▶ _WHAT TO DO_
[a] In the RAF Birch article below, rewrite the paragraph beginning "Opened in 1942" as a short bulleted list that keeps its main facts.
[b] Pick up the RAF Birch article below from where it stops, and add the next part.

Airfield information
- Elevation: 42 metres (138 ft) AMSL
Runways
| Direction | Length and surface |
| 02/20 | 1,300 metres (4,265 ft) Concrete |
| 08/26 | 1,800 metres (5,906 ft) Concrete |
| 14/32 | 1,300 metres (4,265 ft) Concrete |

= RAF Birch =

Defunct airbase in Essex, England

Royal Air Force Birch or more simply RAF Birch is a former Royal Air Force station in Essex, England. The airfield is located 2 mi northeast of Tiptree.

Opened in 1942, it was used by both the Royal Air Force and United States Army Air Forces. During the war it was used primarily as a reserve transport airfield. It was closed after the war, in late 1945.

Today, the remains of the airfield are located on private property in agricultural use.

==Royal Air Force use==

The following units were here at some point:
- No. 48 Squadron RAF
- No. 233 Squadron RAF
- No. 381 Maintenance Unit RAF
- No. 382 Maintenance Unit RAF
- No. 383 Maintenance Unit RAF
- No. 384 Maintenance Unit RAF

==United States Army Air Forces use==

Birch was known by the USAAF as USAAF Station AAF-149 for security reasons and was referred to as such, instead of by location. Its USAAF Station Code was "BR".

==Current use==
After release from military control, the airfield was returned to agricultural use.

▶ _GIVEN ENTRIES_
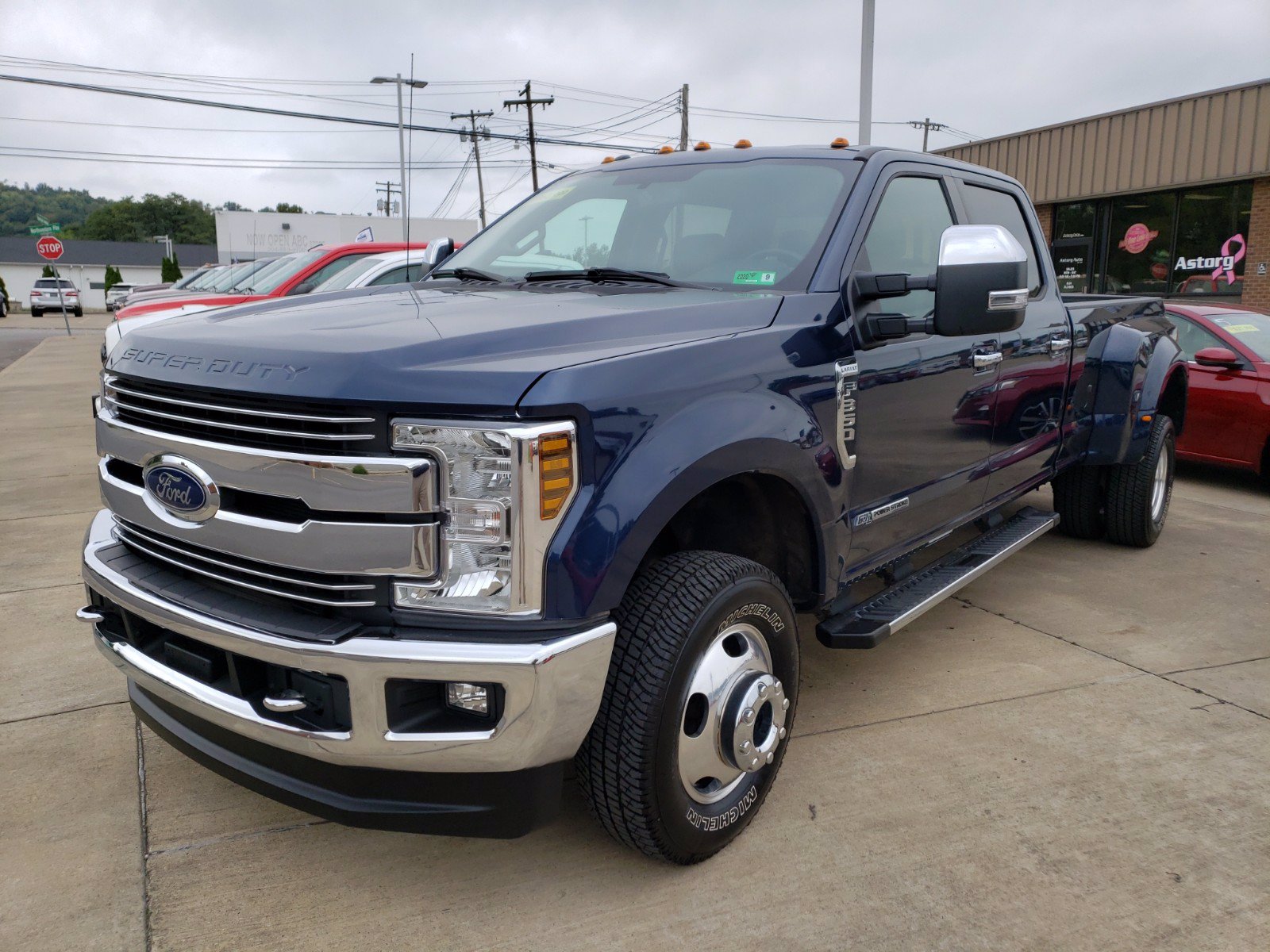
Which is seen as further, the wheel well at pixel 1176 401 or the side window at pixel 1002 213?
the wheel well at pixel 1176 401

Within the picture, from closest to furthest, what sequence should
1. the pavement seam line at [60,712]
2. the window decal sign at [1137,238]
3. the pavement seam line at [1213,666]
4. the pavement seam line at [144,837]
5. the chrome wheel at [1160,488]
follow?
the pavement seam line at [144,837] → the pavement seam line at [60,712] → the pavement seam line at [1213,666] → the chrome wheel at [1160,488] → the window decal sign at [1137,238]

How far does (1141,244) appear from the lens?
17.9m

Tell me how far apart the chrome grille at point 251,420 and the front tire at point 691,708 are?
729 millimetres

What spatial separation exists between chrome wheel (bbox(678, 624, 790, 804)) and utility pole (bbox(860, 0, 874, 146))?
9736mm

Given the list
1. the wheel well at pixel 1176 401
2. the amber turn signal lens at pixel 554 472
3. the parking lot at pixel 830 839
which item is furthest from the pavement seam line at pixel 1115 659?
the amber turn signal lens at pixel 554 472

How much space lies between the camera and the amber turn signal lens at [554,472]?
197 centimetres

==

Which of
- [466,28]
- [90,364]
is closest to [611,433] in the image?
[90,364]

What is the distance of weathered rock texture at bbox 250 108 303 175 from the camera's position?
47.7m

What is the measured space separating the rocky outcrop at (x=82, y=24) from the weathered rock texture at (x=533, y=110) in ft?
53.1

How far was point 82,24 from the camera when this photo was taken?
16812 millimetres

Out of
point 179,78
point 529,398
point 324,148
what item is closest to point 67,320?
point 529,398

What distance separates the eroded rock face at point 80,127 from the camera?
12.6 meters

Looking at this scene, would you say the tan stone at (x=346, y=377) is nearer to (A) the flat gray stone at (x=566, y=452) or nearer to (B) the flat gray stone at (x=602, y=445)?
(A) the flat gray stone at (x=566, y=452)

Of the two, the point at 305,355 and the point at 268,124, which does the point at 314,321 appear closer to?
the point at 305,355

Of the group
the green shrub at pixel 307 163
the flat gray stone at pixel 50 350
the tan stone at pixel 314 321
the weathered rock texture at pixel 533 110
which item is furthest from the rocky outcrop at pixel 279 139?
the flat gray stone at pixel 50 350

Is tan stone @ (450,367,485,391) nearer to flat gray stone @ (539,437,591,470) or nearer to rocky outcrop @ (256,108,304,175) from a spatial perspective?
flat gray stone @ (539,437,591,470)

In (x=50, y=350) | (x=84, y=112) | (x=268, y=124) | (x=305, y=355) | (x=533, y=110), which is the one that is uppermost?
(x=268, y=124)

▶ _ANSWERS TO THE PROBLEMS_
[a]
- Opened in 1942
- Used by the Royal Air Force and the United States Army Air Forces
- Served mainly as a reserve transport airfield during the war
- Closed after the war, in late 1945

[b]
Today, most of the concreted areas have been removed for hardcore, leaving single-tracked farm roads along the main runway, one secondary runway, and parts of the perimeter track. Blind Lane (a public road) now runs along the other secondary runway (02/20), its original course having been displaced when the airfield was built. Some hardstanding is used by Essex Council for garden waste composting, the main site being accessed via the main runway.
A few loop hardstands remain intact, off the remains of the single-tracked perimeter track along the north side of the airfield. However, other than these farm roads, there is little remaining of a wartime airfield that was never used, other than some ghostly disturbed areas visible in aerial photography. These represent loop dispersal hardstands and the long-since-removed perimeter track.